The goal is to figure out how to maximize your strengths and stop beating yourself up over perceived flaws. When you accept that you’re awesome at some things and find other tasks more challenging, there’s freedom to embrace the special aptitude and talent you bring to the table while finding ways to confidently manage areas that don’t give you flow.
EvolveMe: You’ve spent a lot of time in the staffing industry. What strengths are companies looking for? Which are most important now?
Mavi: I hate to talk about strengths in ways that imply some are better than others because that’s really not true. Plus, which strengths are most valued depends on the position being applied for. But I can talk about soft skills that are in high demand these days. The top three are adaptability, communication and creativity:
Adaptability is critical. Clearly we’ve seen throughout this last year that regardless of your position and whether or not you were in the paid workforce, it was important to be able to adapt to a new normal quickly.
Communication can make or break you. Regardless of your role, how you communicate has a big impact on your career and your success within your role. Effective communication engenders efficiency which leads to greater productivity, which all employers want. It also determines how we’re perceived, which can affect how well we collaborate with others or maintain employee engagement. People don’t leave jobs, they leave managers, and communication is usually part of the issue.
Creativity comes in all forms. It’s not about art but about artistry of thought. Being able to question how and why things are done a certain way is what leads to innovation and forward movement. Again, this can be applied to all roles and at all levels of an organization — it’s invaluable.
EvolveMe: Can you talk about how understanding what you’re good at can help women gain clarity for their next chapter?
Mavi: People who use their strengths at work are three times more likely to be satisfied and happy. Getting clear on our strengths provides a filter through which we can evaluate future opportunities.
It’s important to note that, in this context, we’re not talking about skill-based strengths like using video editing software or Excel. We’re talking about broad talent themes such as Intellection, Winning Others Over (WOO) and Ideation. When you’re in a role that allows you to use these talents you’re more likely to experience flow. You’re drawing energy from what you’re doing and it’s sustainable.
On the other hand, if you’re in a role where you’re not able to exercise your talents, your work may be draining to you, and over time you’re likely to experience burnout.
Once you fully understand your strengths, you can assess with more accuracy whether a role or career path will be a good fit for you. You’ll also be able to ask better questions and make an informed decision.
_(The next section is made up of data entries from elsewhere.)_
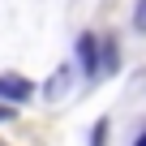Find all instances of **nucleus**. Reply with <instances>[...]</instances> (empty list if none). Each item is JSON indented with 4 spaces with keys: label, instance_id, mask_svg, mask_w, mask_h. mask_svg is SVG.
<instances>
[{
    "label": "nucleus",
    "instance_id": "nucleus-3",
    "mask_svg": "<svg viewBox=\"0 0 146 146\" xmlns=\"http://www.w3.org/2000/svg\"><path fill=\"white\" fill-rule=\"evenodd\" d=\"M64 90H69V69H56L52 82H47V99H60Z\"/></svg>",
    "mask_w": 146,
    "mask_h": 146
},
{
    "label": "nucleus",
    "instance_id": "nucleus-8",
    "mask_svg": "<svg viewBox=\"0 0 146 146\" xmlns=\"http://www.w3.org/2000/svg\"><path fill=\"white\" fill-rule=\"evenodd\" d=\"M133 146H146V133H142V137H137V142H133Z\"/></svg>",
    "mask_w": 146,
    "mask_h": 146
},
{
    "label": "nucleus",
    "instance_id": "nucleus-5",
    "mask_svg": "<svg viewBox=\"0 0 146 146\" xmlns=\"http://www.w3.org/2000/svg\"><path fill=\"white\" fill-rule=\"evenodd\" d=\"M90 142H95V146H108V120L95 125V137H90Z\"/></svg>",
    "mask_w": 146,
    "mask_h": 146
},
{
    "label": "nucleus",
    "instance_id": "nucleus-2",
    "mask_svg": "<svg viewBox=\"0 0 146 146\" xmlns=\"http://www.w3.org/2000/svg\"><path fill=\"white\" fill-rule=\"evenodd\" d=\"M99 56H103L99 39H95V35H82V39H78V64H82L86 78H95V73L103 69V60H99Z\"/></svg>",
    "mask_w": 146,
    "mask_h": 146
},
{
    "label": "nucleus",
    "instance_id": "nucleus-1",
    "mask_svg": "<svg viewBox=\"0 0 146 146\" xmlns=\"http://www.w3.org/2000/svg\"><path fill=\"white\" fill-rule=\"evenodd\" d=\"M35 95V82L22 78V73H0V103L13 108V103H26Z\"/></svg>",
    "mask_w": 146,
    "mask_h": 146
},
{
    "label": "nucleus",
    "instance_id": "nucleus-4",
    "mask_svg": "<svg viewBox=\"0 0 146 146\" xmlns=\"http://www.w3.org/2000/svg\"><path fill=\"white\" fill-rule=\"evenodd\" d=\"M133 26L146 35V0H137V9H133Z\"/></svg>",
    "mask_w": 146,
    "mask_h": 146
},
{
    "label": "nucleus",
    "instance_id": "nucleus-6",
    "mask_svg": "<svg viewBox=\"0 0 146 146\" xmlns=\"http://www.w3.org/2000/svg\"><path fill=\"white\" fill-rule=\"evenodd\" d=\"M103 69H116V47L103 43Z\"/></svg>",
    "mask_w": 146,
    "mask_h": 146
},
{
    "label": "nucleus",
    "instance_id": "nucleus-9",
    "mask_svg": "<svg viewBox=\"0 0 146 146\" xmlns=\"http://www.w3.org/2000/svg\"><path fill=\"white\" fill-rule=\"evenodd\" d=\"M0 146H5V142H0Z\"/></svg>",
    "mask_w": 146,
    "mask_h": 146
},
{
    "label": "nucleus",
    "instance_id": "nucleus-7",
    "mask_svg": "<svg viewBox=\"0 0 146 146\" xmlns=\"http://www.w3.org/2000/svg\"><path fill=\"white\" fill-rule=\"evenodd\" d=\"M13 116V108H5V103H0V120H9Z\"/></svg>",
    "mask_w": 146,
    "mask_h": 146
}]
</instances>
Strengths awareness also helps you to be more proactive in your search rather than reacting to whatever comes your way.
EvolveMe: What’s your best advice for how to use your strengths in a job search now?
Mavi: Other than using your aptitudes as a filter and ensuring the roles to which you apply allow you to exercise and develop these strengths, there’s a great deal of specificity that comes with clearly identifying your strengths. As a job seeker you have to be able to communicate your value and that can be hard to do.
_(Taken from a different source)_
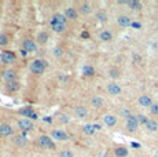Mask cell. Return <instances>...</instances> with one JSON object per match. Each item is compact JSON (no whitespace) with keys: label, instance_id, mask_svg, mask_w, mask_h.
Listing matches in <instances>:
<instances>
[{"label":"cell","instance_id":"cell-1","mask_svg":"<svg viewBox=\"0 0 158 157\" xmlns=\"http://www.w3.org/2000/svg\"><path fill=\"white\" fill-rule=\"evenodd\" d=\"M45 68H47V62L44 60H35L30 63V72L33 74H37V76L44 73Z\"/></svg>","mask_w":158,"mask_h":157},{"label":"cell","instance_id":"cell-2","mask_svg":"<svg viewBox=\"0 0 158 157\" xmlns=\"http://www.w3.org/2000/svg\"><path fill=\"white\" fill-rule=\"evenodd\" d=\"M37 146L41 149H55V143L52 142V138L48 135H40L37 138Z\"/></svg>","mask_w":158,"mask_h":157},{"label":"cell","instance_id":"cell-3","mask_svg":"<svg viewBox=\"0 0 158 157\" xmlns=\"http://www.w3.org/2000/svg\"><path fill=\"white\" fill-rule=\"evenodd\" d=\"M51 138L55 141H67L69 139V135L65 130H61V128H55L52 130L51 132Z\"/></svg>","mask_w":158,"mask_h":157},{"label":"cell","instance_id":"cell-4","mask_svg":"<svg viewBox=\"0 0 158 157\" xmlns=\"http://www.w3.org/2000/svg\"><path fill=\"white\" fill-rule=\"evenodd\" d=\"M17 125H18V128L21 131H25V132H26V131H32L33 130V127H35V125H33V121L30 119H19L18 120V123H17Z\"/></svg>","mask_w":158,"mask_h":157},{"label":"cell","instance_id":"cell-5","mask_svg":"<svg viewBox=\"0 0 158 157\" xmlns=\"http://www.w3.org/2000/svg\"><path fill=\"white\" fill-rule=\"evenodd\" d=\"M22 47H24L25 53H36L37 51V44L35 40H30V39H25L24 43H22Z\"/></svg>","mask_w":158,"mask_h":157},{"label":"cell","instance_id":"cell-6","mask_svg":"<svg viewBox=\"0 0 158 157\" xmlns=\"http://www.w3.org/2000/svg\"><path fill=\"white\" fill-rule=\"evenodd\" d=\"M137 127H139V121H137L136 116H131V117L127 119V130L129 132H135L137 130Z\"/></svg>","mask_w":158,"mask_h":157},{"label":"cell","instance_id":"cell-7","mask_svg":"<svg viewBox=\"0 0 158 157\" xmlns=\"http://www.w3.org/2000/svg\"><path fill=\"white\" fill-rule=\"evenodd\" d=\"M0 62L6 63V65L15 62V55L11 53V51H4V53L0 54Z\"/></svg>","mask_w":158,"mask_h":157},{"label":"cell","instance_id":"cell-8","mask_svg":"<svg viewBox=\"0 0 158 157\" xmlns=\"http://www.w3.org/2000/svg\"><path fill=\"white\" fill-rule=\"evenodd\" d=\"M2 77L4 79L6 83L15 81L17 80V72H15L14 69H6V70H3V73H2Z\"/></svg>","mask_w":158,"mask_h":157},{"label":"cell","instance_id":"cell-9","mask_svg":"<svg viewBox=\"0 0 158 157\" xmlns=\"http://www.w3.org/2000/svg\"><path fill=\"white\" fill-rule=\"evenodd\" d=\"M74 114L77 116L78 119H87L88 117V109L83 105H78L74 108Z\"/></svg>","mask_w":158,"mask_h":157},{"label":"cell","instance_id":"cell-10","mask_svg":"<svg viewBox=\"0 0 158 157\" xmlns=\"http://www.w3.org/2000/svg\"><path fill=\"white\" fill-rule=\"evenodd\" d=\"M106 88H107V92L110 95H118V94H121V87H120V84H117L116 81H111V83H109Z\"/></svg>","mask_w":158,"mask_h":157},{"label":"cell","instance_id":"cell-11","mask_svg":"<svg viewBox=\"0 0 158 157\" xmlns=\"http://www.w3.org/2000/svg\"><path fill=\"white\" fill-rule=\"evenodd\" d=\"M0 135L2 136H12L14 135V130L10 124H0Z\"/></svg>","mask_w":158,"mask_h":157},{"label":"cell","instance_id":"cell-12","mask_svg":"<svg viewBox=\"0 0 158 157\" xmlns=\"http://www.w3.org/2000/svg\"><path fill=\"white\" fill-rule=\"evenodd\" d=\"M65 17L67 18V19H70V21H76L78 18V11L74 7H67V9L65 10Z\"/></svg>","mask_w":158,"mask_h":157},{"label":"cell","instance_id":"cell-13","mask_svg":"<svg viewBox=\"0 0 158 157\" xmlns=\"http://www.w3.org/2000/svg\"><path fill=\"white\" fill-rule=\"evenodd\" d=\"M139 104L143 108H151L153 106V99L149 95H140L139 97Z\"/></svg>","mask_w":158,"mask_h":157},{"label":"cell","instance_id":"cell-14","mask_svg":"<svg viewBox=\"0 0 158 157\" xmlns=\"http://www.w3.org/2000/svg\"><path fill=\"white\" fill-rule=\"evenodd\" d=\"M117 24L120 25V26H131L132 25V21L131 18L128 17V15H120L118 18H117Z\"/></svg>","mask_w":158,"mask_h":157},{"label":"cell","instance_id":"cell-15","mask_svg":"<svg viewBox=\"0 0 158 157\" xmlns=\"http://www.w3.org/2000/svg\"><path fill=\"white\" fill-rule=\"evenodd\" d=\"M103 123L107 125V127H114V125L117 124V117L113 114H106L103 117Z\"/></svg>","mask_w":158,"mask_h":157},{"label":"cell","instance_id":"cell-16","mask_svg":"<svg viewBox=\"0 0 158 157\" xmlns=\"http://www.w3.org/2000/svg\"><path fill=\"white\" fill-rule=\"evenodd\" d=\"M103 104H104V101L99 95H95V97H92V99H91V106L95 108V109H100V108L103 106Z\"/></svg>","mask_w":158,"mask_h":157},{"label":"cell","instance_id":"cell-17","mask_svg":"<svg viewBox=\"0 0 158 157\" xmlns=\"http://www.w3.org/2000/svg\"><path fill=\"white\" fill-rule=\"evenodd\" d=\"M19 113H21V114L24 116L25 119H28V117H30V119H37L36 113L33 112V110L30 109V108H24V109L19 110Z\"/></svg>","mask_w":158,"mask_h":157},{"label":"cell","instance_id":"cell-18","mask_svg":"<svg viewBox=\"0 0 158 157\" xmlns=\"http://www.w3.org/2000/svg\"><path fill=\"white\" fill-rule=\"evenodd\" d=\"M21 88V84H19V81H10V83H6V90L10 92H15L18 91V90Z\"/></svg>","mask_w":158,"mask_h":157},{"label":"cell","instance_id":"cell-19","mask_svg":"<svg viewBox=\"0 0 158 157\" xmlns=\"http://www.w3.org/2000/svg\"><path fill=\"white\" fill-rule=\"evenodd\" d=\"M48 39H50V36H48L47 32H39V33H37L36 40H37V43H39V44L44 46V44H47Z\"/></svg>","mask_w":158,"mask_h":157},{"label":"cell","instance_id":"cell-20","mask_svg":"<svg viewBox=\"0 0 158 157\" xmlns=\"http://www.w3.org/2000/svg\"><path fill=\"white\" fill-rule=\"evenodd\" d=\"M99 39H100L102 42H111L113 40V33L110 30H102L99 33Z\"/></svg>","mask_w":158,"mask_h":157},{"label":"cell","instance_id":"cell-21","mask_svg":"<svg viewBox=\"0 0 158 157\" xmlns=\"http://www.w3.org/2000/svg\"><path fill=\"white\" fill-rule=\"evenodd\" d=\"M144 127H146L147 131H150V132H155V131L158 130V123L155 121L154 119H149V121L144 124Z\"/></svg>","mask_w":158,"mask_h":157},{"label":"cell","instance_id":"cell-22","mask_svg":"<svg viewBox=\"0 0 158 157\" xmlns=\"http://www.w3.org/2000/svg\"><path fill=\"white\" fill-rule=\"evenodd\" d=\"M14 143L17 146H19V148H24V146H26L28 143V139L25 135H18V136H14Z\"/></svg>","mask_w":158,"mask_h":157},{"label":"cell","instance_id":"cell-23","mask_svg":"<svg viewBox=\"0 0 158 157\" xmlns=\"http://www.w3.org/2000/svg\"><path fill=\"white\" fill-rule=\"evenodd\" d=\"M114 154H116L117 157H127L128 156V149H127L125 146H117V148L114 149Z\"/></svg>","mask_w":158,"mask_h":157},{"label":"cell","instance_id":"cell-24","mask_svg":"<svg viewBox=\"0 0 158 157\" xmlns=\"http://www.w3.org/2000/svg\"><path fill=\"white\" fill-rule=\"evenodd\" d=\"M91 11H92V7H91L90 3H83L78 7V12H81L83 15H88Z\"/></svg>","mask_w":158,"mask_h":157},{"label":"cell","instance_id":"cell-25","mask_svg":"<svg viewBox=\"0 0 158 157\" xmlns=\"http://www.w3.org/2000/svg\"><path fill=\"white\" fill-rule=\"evenodd\" d=\"M51 21H55V22H59V24L66 25V21H67V18L65 17V14H59V12H57V14L52 15V19H51Z\"/></svg>","mask_w":158,"mask_h":157},{"label":"cell","instance_id":"cell-26","mask_svg":"<svg viewBox=\"0 0 158 157\" xmlns=\"http://www.w3.org/2000/svg\"><path fill=\"white\" fill-rule=\"evenodd\" d=\"M50 25H51V28H52V30H55V32H63V30H65V26H66V25L55 22V21H51Z\"/></svg>","mask_w":158,"mask_h":157},{"label":"cell","instance_id":"cell-27","mask_svg":"<svg viewBox=\"0 0 158 157\" xmlns=\"http://www.w3.org/2000/svg\"><path fill=\"white\" fill-rule=\"evenodd\" d=\"M95 127H94V124H85L83 127V132L85 134V135H94L95 134Z\"/></svg>","mask_w":158,"mask_h":157},{"label":"cell","instance_id":"cell-28","mask_svg":"<svg viewBox=\"0 0 158 157\" xmlns=\"http://www.w3.org/2000/svg\"><path fill=\"white\" fill-rule=\"evenodd\" d=\"M127 3H128V6L131 7L132 10H140L142 9V3L137 2V0H129V2H127Z\"/></svg>","mask_w":158,"mask_h":157},{"label":"cell","instance_id":"cell-29","mask_svg":"<svg viewBox=\"0 0 158 157\" xmlns=\"http://www.w3.org/2000/svg\"><path fill=\"white\" fill-rule=\"evenodd\" d=\"M94 73H95V70H94L92 66H90V65L84 66V69H83V74H84V76L91 77V76H94Z\"/></svg>","mask_w":158,"mask_h":157},{"label":"cell","instance_id":"cell-30","mask_svg":"<svg viewBox=\"0 0 158 157\" xmlns=\"http://www.w3.org/2000/svg\"><path fill=\"white\" fill-rule=\"evenodd\" d=\"M120 73H121V72H120V69H117V68H113V69L109 70V76H110L111 79H118Z\"/></svg>","mask_w":158,"mask_h":157},{"label":"cell","instance_id":"cell-31","mask_svg":"<svg viewBox=\"0 0 158 157\" xmlns=\"http://www.w3.org/2000/svg\"><path fill=\"white\" fill-rule=\"evenodd\" d=\"M95 17H96V19H98V21H102V22L107 21V14H106L104 11H98Z\"/></svg>","mask_w":158,"mask_h":157},{"label":"cell","instance_id":"cell-32","mask_svg":"<svg viewBox=\"0 0 158 157\" xmlns=\"http://www.w3.org/2000/svg\"><path fill=\"white\" fill-rule=\"evenodd\" d=\"M8 43V36L4 35V33H0V47H4Z\"/></svg>","mask_w":158,"mask_h":157},{"label":"cell","instance_id":"cell-33","mask_svg":"<svg viewBox=\"0 0 158 157\" xmlns=\"http://www.w3.org/2000/svg\"><path fill=\"white\" fill-rule=\"evenodd\" d=\"M59 157H74V154L69 150V149H65V150H62L59 153Z\"/></svg>","mask_w":158,"mask_h":157},{"label":"cell","instance_id":"cell-34","mask_svg":"<svg viewBox=\"0 0 158 157\" xmlns=\"http://www.w3.org/2000/svg\"><path fill=\"white\" fill-rule=\"evenodd\" d=\"M137 121H139V124H146L147 121H149V119H147L144 114H137Z\"/></svg>","mask_w":158,"mask_h":157},{"label":"cell","instance_id":"cell-35","mask_svg":"<svg viewBox=\"0 0 158 157\" xmlns=\"http://www.w3.org/2000/svg\"><path fill=\"white\" fill-rule=\"evenodd\" d=\"M150 112H151V114H158V102L153 104V106L150 108Z\"/></svg>","mask_w":158,"mask_h":157},{"label":"cell","instance_id":"cell-36","mask_svg":"<svg viewBox=\"0 0 158 157\" xmlns=\"http://www.w3.org/2000/svg\"><path fill=\"white\" fill-rule=\"evenodd\" d=\"M62 54H63V50H62L61 47H57V48L54 50V55H55V56H61Z\"/></svg>","mask_w":158,"mask_h":157},{"label":"cell","instance_id":"cell-37","mask_svg":"<svg viewBox=\"0 0 158 157\" xmlns=\"http://www.w3.org/2000/svg\"><path fill=\"white\" fill-rule=\"evenodd\" d=\"M59 120L62 123H69V116L67 114H61L59 116Z\"/></svg>","mask_w":158,"mask_h":157},{"label":"cell","instance_id":"cell-38","mask_svg":"<svg viewBox=\"0 0 158 157\" xmlns=\"http://www.w3.org/2000/svg\"><path fill=\"white\" fill-rule=\"evenodd\" d=\"M81 37H83V39H88V37H90V33H88V32H83V33H81Z\"/></svg>","mask_w":158,"mask_h":157},{"label":"cell","instance_id":"cell-39","mask_svg":"<svg viewBox=\"0 0 158 157\" xmlns=\"http://www.w3.org/2000/svg\"><path fill=\"white\" fill-rule=\"evenodd\" d=\"M132 26H135V28H140V24H139V22H132Z\"/></svg>","mask_w":158,"mask_h":157}]
</instances>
Strengths work offers specific language that can help you define how you want to show up as a professional. These terms can be applied to your resume and LinkedIn profile and used in interviews.
But even more importantly, be aware that the odds of anyone having your top five strengths in the same order is one in 33 million. If you embrace your uniqueness, own your strengths, and become intentional about using them, it can have an anchoring effect on you professionally. And with that comes lasting confidence!